We’re glad you requested! Right here’s an instance of what a very egregious assessment seems like:
As you’ll be able to see, the reviewer doesn’t beat across the bush and calls out issues when it sees them.
Limitations we’re trustworthy about
This is not a substitute for human code assessment, no less than not but with right this moment’s fashions. AI reviewers frequently battle with:
Architectural consciousness: The reviewers see the diff and surrounding code, however they do not have the total context of why a system was designed a sure method or whether or not a change is transferring the structure in the appropriate path.

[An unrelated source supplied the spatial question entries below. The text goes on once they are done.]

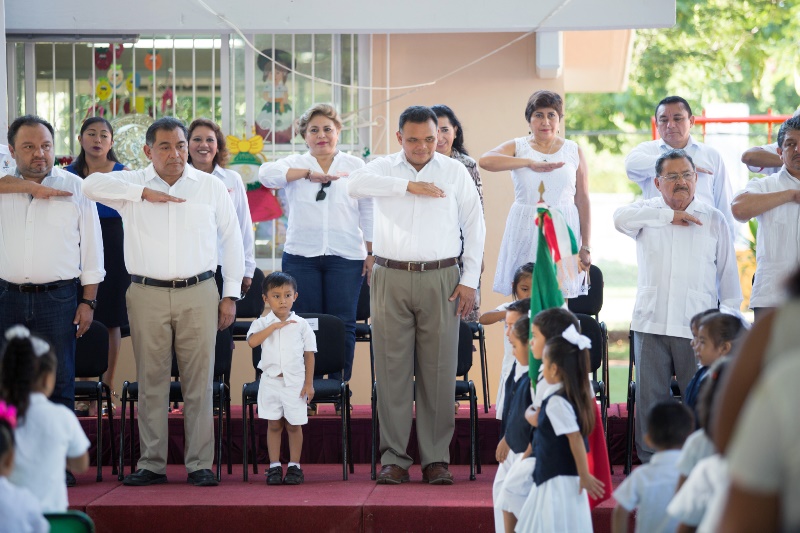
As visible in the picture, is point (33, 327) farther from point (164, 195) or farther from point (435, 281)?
point (435, 281)

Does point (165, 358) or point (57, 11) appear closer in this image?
point (165, 358)

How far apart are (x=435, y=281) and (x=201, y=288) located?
42.0 inches

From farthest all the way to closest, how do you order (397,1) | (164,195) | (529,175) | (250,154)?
(250,154) < (397,1) < (529,175) < (164,195)

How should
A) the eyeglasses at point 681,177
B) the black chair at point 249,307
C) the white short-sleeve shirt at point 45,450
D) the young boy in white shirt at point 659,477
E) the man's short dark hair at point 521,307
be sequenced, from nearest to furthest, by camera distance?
the young boy in white shirt at point 659,477, the white short-sleeve shirt at point 45,450, the man's short dark hair at point 521,307, the eyeglasses at point 681,177, the black chair at point 249,307

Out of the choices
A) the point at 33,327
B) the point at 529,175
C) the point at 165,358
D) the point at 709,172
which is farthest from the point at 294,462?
the point at 709,172

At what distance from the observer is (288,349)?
17.4 feet

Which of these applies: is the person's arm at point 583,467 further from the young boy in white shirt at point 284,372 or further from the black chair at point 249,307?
the black chair at point 249,307

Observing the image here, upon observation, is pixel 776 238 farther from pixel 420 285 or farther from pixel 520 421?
pixel 520 421

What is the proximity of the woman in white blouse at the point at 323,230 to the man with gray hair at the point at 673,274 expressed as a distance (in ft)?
4.99

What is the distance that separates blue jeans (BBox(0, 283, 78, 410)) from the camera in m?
5.14

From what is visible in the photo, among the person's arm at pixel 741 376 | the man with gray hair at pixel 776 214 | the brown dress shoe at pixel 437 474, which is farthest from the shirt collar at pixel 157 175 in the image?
the person's arm at pixel 741 376

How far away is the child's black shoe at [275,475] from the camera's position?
5.25 metres

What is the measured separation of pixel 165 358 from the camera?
520 centimetres

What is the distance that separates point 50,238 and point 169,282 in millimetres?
588
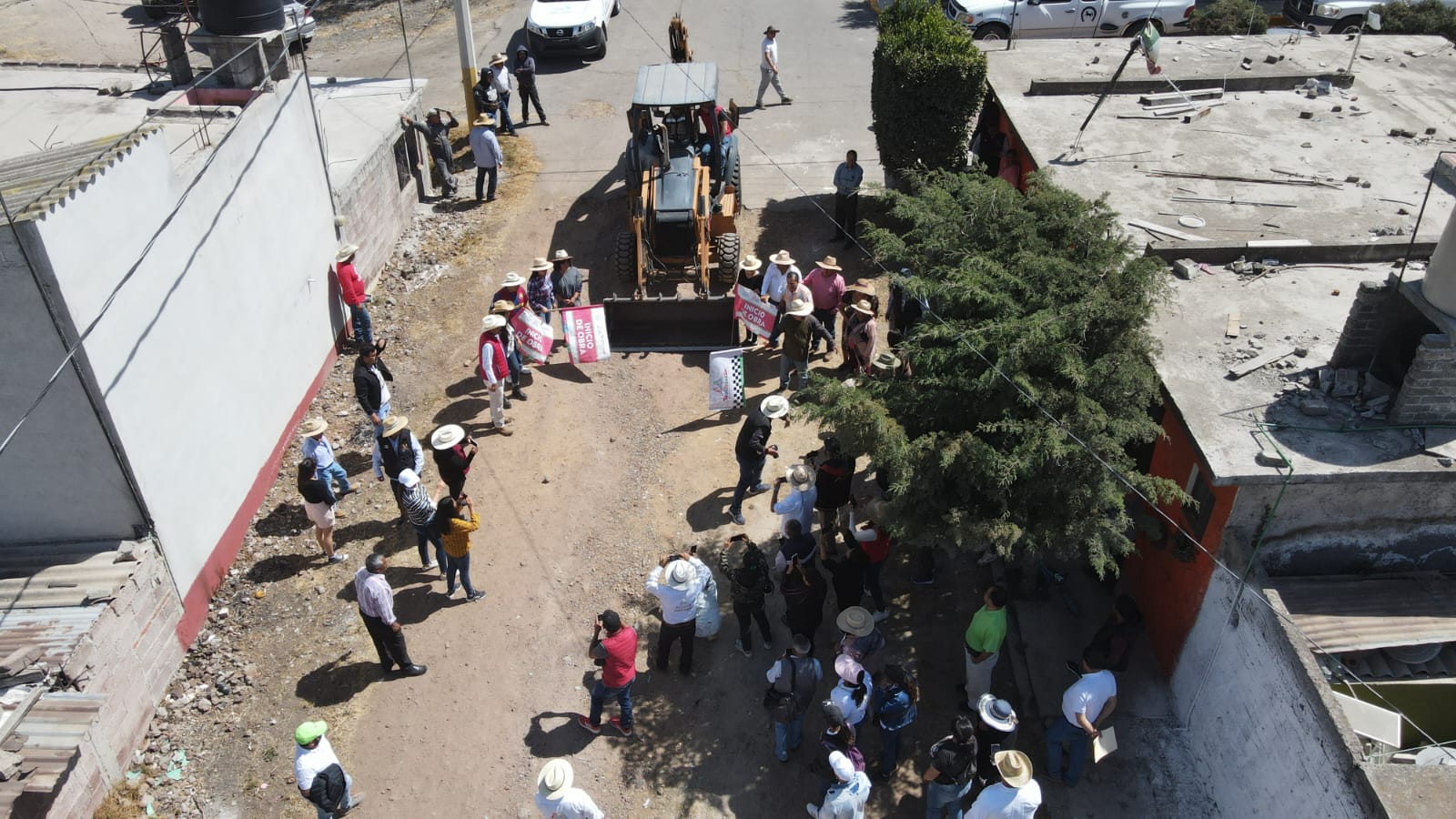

Cross-system impression: A change to an API contract would possibly break three downstream customers. The reviewer can flag the contract change, however it may possibly’t confirm that every one customers have been up to date.
Refined concurrency bugs: Race circumstances that rely upon particular timing or ordering are onerous to catch from a static diff. The reviewer can spot lacking locks, however not all of the methods a system can impasse.
Price scales with diff measurement: A 500-file refactor with seven concurrent frontier mannequin calls prices actual cash. The danger tier system manages this, however when the coordinator’s immediate exceeds 50% of the estimated context window, we emit a warning. Giant MRs are inherently costly to assessment.
We’re simply getting began
For extra on how we’re utilizing AI at Cloudflare, learn our publish on our inner AI engineering stack. And take a look at the whole lot we shipped throughout Brokers Week.
Have you ever built-in AI into your code assessment? We’d love to listen to about it. Discover us on Discord, X, and Bluesky.
Involved in constructing innovative initiatives like this, on innovative know-how? Come construct with us!